== ABOUT THIS TASK ==
Say how many lines in the records include the string "States", adding no other words.
================================
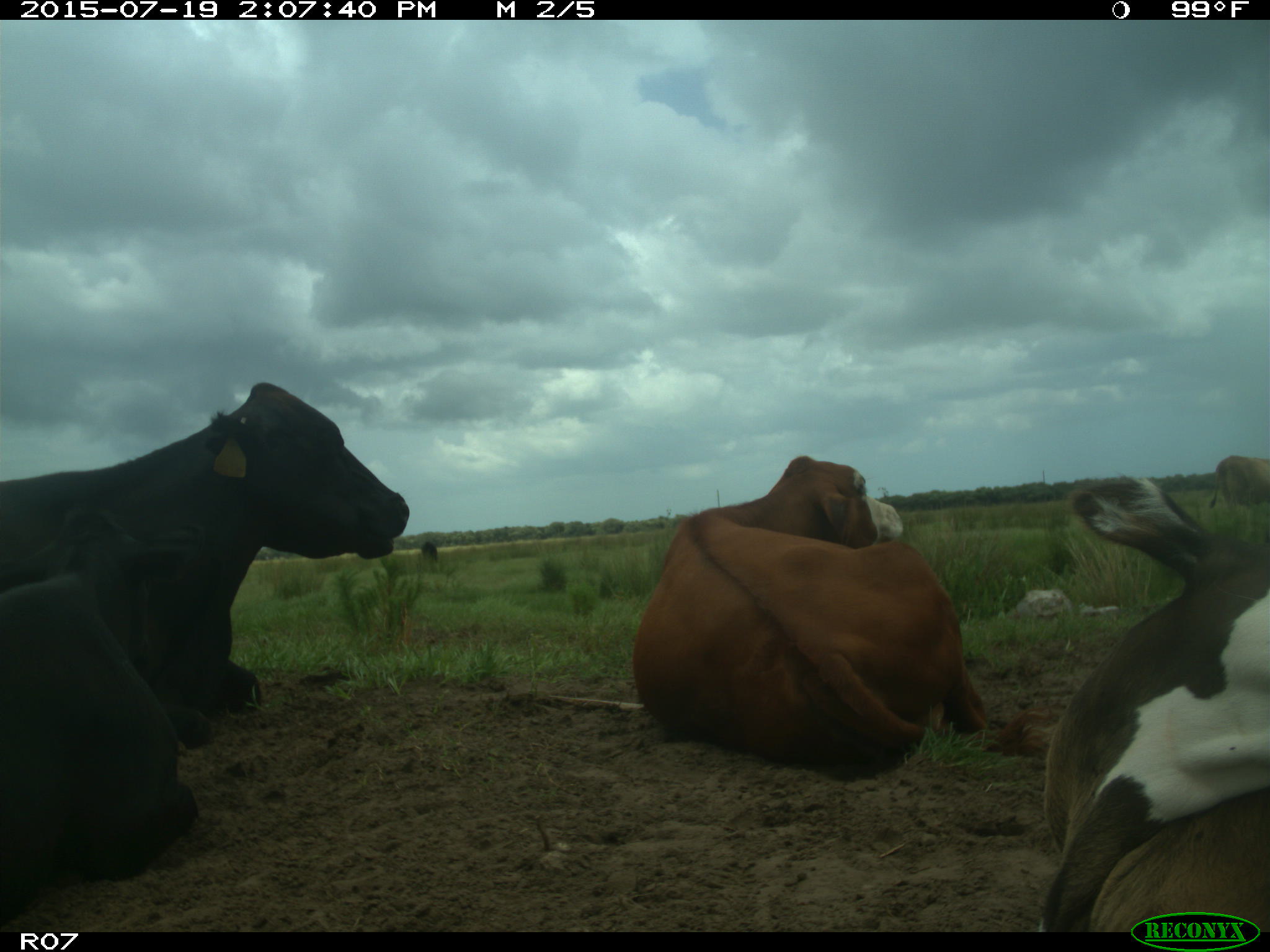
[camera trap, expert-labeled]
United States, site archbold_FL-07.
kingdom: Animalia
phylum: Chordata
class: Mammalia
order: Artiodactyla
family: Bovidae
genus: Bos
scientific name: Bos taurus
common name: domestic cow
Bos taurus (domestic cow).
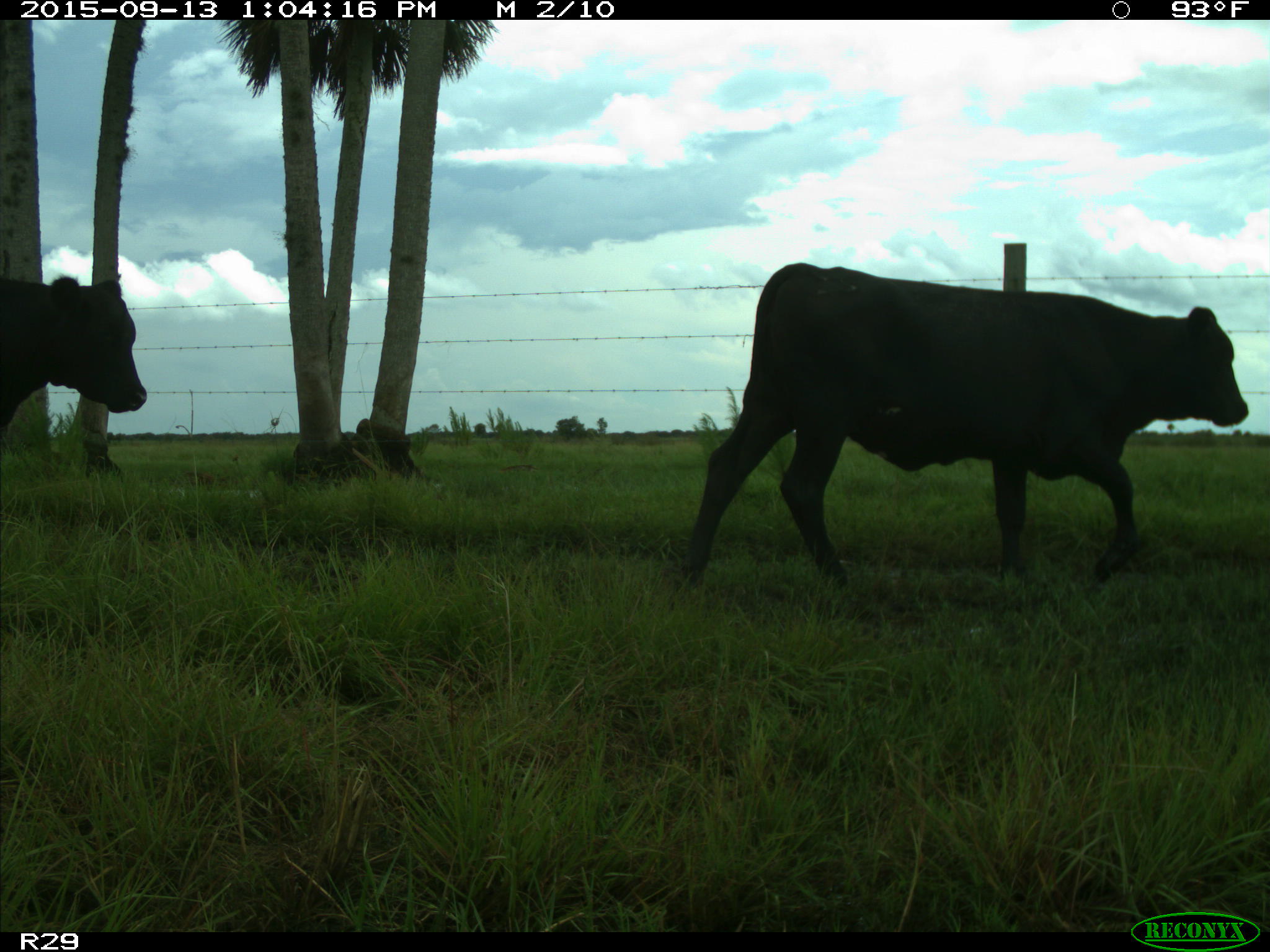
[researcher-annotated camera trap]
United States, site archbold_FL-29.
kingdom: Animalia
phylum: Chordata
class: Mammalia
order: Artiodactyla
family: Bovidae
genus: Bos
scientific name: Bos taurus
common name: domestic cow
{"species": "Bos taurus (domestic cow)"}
================================
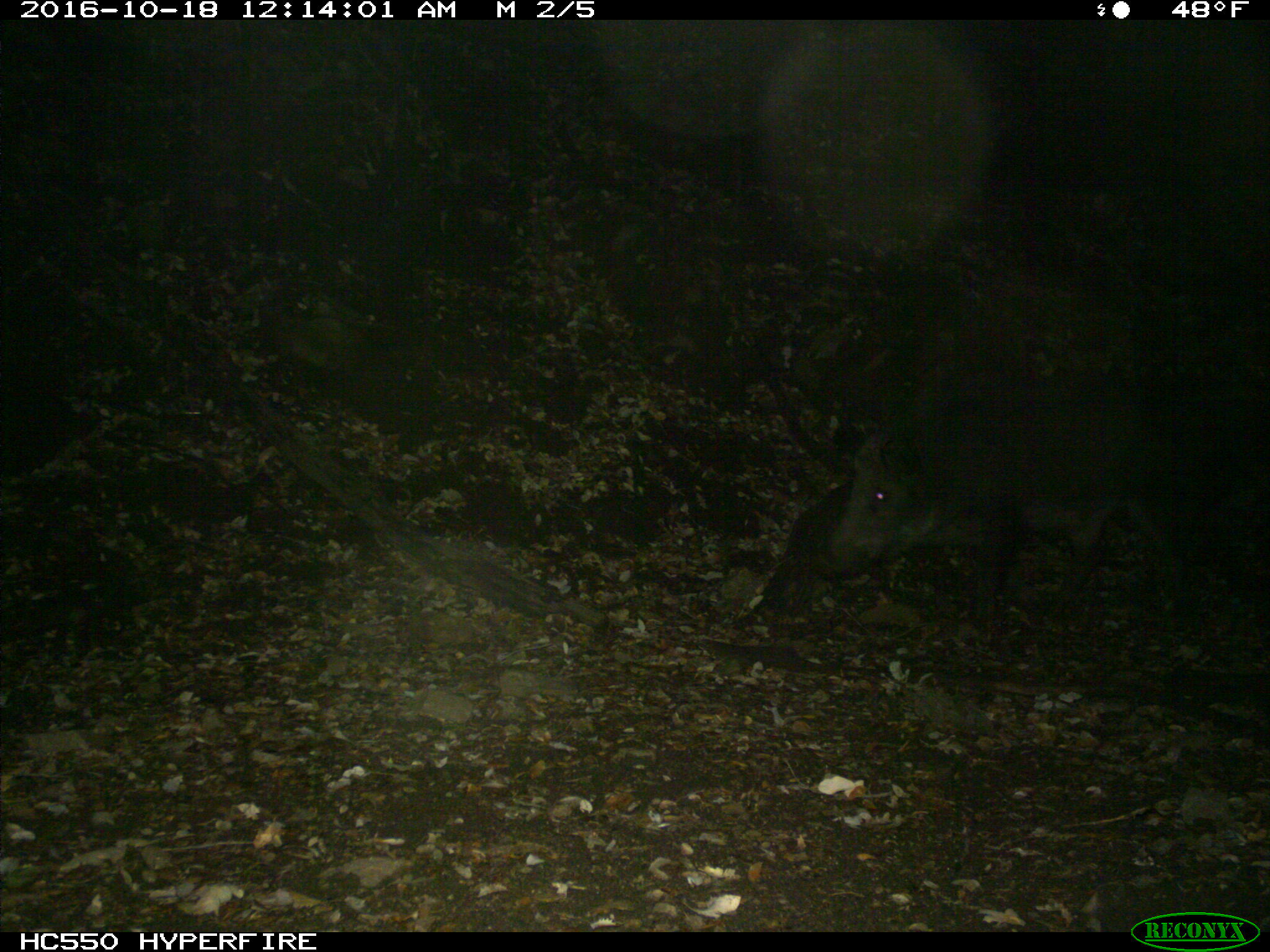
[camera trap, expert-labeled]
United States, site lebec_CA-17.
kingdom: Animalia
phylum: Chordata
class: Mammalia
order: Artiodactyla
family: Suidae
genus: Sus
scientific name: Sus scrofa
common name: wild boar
================================
== OUTPUT OF THE EXERCISE ==
3